Immediately, FB produced seven results for Elaine Gibsons in London. Four were considerably older than our new neighbour and none of the remaining profile pictures really screamed photographer. One was a cartoon of a flying pink elephant and one was an actual baby. Which just left the slightly artsy, half-face photo of what looked like a thirty-ish woman but could just as easily have been the Turin shroud for all the filters she’d applied.
‘Info is private but her photos aren’t,’ Brian said, clicking through. ‘Schoolboy error.’
Two seconds later we were seven years deep in carefully framed selfies and Snapchat filters. There was no way this woman was a professional photographer.
‘Open that one,’ I said, pointing at an album labelled ‘The Worst Christmas Ever’.
And there he was, tagged as Dr S. Page, frowning with a too small Santa hat perched on the top of his seemingly giant head.
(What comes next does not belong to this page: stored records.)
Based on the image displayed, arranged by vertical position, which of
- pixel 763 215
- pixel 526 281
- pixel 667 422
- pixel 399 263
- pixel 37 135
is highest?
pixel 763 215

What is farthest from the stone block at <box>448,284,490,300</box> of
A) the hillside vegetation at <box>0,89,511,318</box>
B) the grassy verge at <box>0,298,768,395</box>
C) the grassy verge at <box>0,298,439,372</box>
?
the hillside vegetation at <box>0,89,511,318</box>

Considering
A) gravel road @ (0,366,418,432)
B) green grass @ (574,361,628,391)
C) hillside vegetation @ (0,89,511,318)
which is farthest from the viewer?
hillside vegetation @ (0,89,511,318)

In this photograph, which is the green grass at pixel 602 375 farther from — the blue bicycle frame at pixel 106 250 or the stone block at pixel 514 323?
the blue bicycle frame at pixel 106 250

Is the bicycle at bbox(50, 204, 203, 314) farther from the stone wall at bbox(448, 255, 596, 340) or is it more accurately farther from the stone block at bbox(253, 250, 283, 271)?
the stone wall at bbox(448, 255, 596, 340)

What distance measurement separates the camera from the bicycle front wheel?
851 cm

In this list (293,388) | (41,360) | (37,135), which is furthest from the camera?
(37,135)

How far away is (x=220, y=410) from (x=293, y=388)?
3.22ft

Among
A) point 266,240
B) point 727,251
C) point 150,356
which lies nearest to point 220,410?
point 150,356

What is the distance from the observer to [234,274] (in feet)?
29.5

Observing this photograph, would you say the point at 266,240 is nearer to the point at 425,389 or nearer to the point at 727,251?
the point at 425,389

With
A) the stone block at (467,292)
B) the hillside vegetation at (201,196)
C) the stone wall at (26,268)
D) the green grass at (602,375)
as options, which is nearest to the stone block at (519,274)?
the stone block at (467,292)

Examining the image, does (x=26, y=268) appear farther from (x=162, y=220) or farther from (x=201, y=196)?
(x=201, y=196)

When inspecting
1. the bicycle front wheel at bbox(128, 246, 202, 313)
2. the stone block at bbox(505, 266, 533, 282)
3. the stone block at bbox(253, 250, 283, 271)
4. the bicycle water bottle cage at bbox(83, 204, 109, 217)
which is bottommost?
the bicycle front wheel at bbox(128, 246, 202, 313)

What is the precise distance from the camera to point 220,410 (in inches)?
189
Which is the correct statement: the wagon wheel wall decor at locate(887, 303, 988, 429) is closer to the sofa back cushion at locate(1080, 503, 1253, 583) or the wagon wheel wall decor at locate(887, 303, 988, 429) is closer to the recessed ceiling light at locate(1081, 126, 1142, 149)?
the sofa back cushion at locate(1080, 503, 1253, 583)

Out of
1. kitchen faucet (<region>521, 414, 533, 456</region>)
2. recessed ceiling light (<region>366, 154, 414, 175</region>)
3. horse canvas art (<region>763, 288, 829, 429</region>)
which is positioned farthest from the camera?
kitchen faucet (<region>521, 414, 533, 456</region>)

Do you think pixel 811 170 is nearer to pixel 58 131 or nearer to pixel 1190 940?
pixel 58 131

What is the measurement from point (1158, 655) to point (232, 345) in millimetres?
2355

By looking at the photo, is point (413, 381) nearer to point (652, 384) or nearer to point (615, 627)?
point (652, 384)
And there he was again, sat around the dinner table, still not able to crack a smile. And again, sulking under the mistletoe. This time wearing what was supposed to be an ugly Christmas jumper but in Samuel’s case it looked to be much more stylish than the rest of his clothes.
If only it were closer to Christmas. These were comedy gold and I’d have made him a meme in five seconds flat.
I tapped on the tag but it went to a private page with literally zero content. Eurgh.